▶ **TASK DETAILS**
What is needed is a word-for-word copy of the lines below from the one with "Produktbild von Silikon" through the one with "Dark Tangerine Tinsel Dress - image 1", both included, with every picture left out.

▶ **PROVIDED DATA**
════════
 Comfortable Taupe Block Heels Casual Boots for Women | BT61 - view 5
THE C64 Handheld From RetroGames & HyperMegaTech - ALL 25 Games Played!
════════
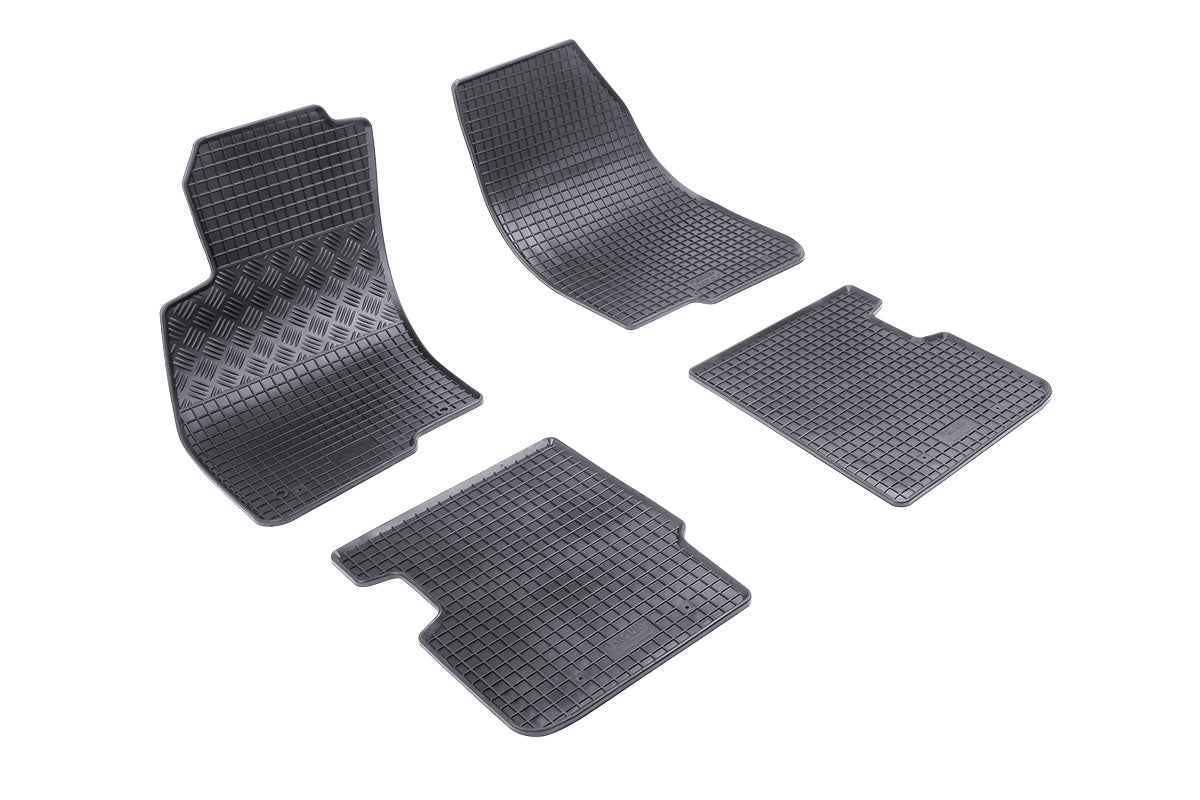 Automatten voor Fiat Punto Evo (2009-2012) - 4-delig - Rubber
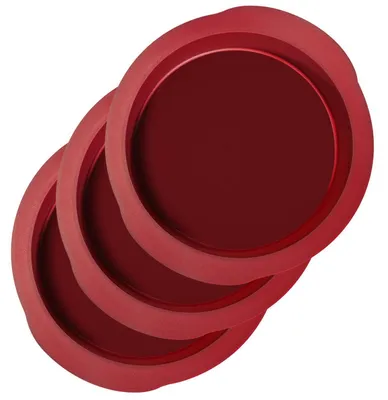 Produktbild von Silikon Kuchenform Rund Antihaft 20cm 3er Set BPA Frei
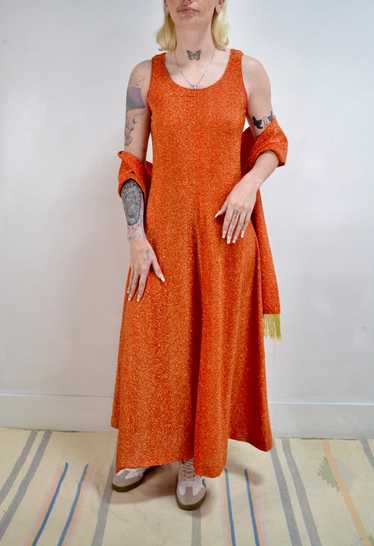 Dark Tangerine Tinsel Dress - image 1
════════
▶ **TASK OUTPUT**
 Produktbild von Silikon Kuchenform Rund Antihaft 20cm 3er Set BPA Frei
 Dark Tangerine Tinsel Dress - image 1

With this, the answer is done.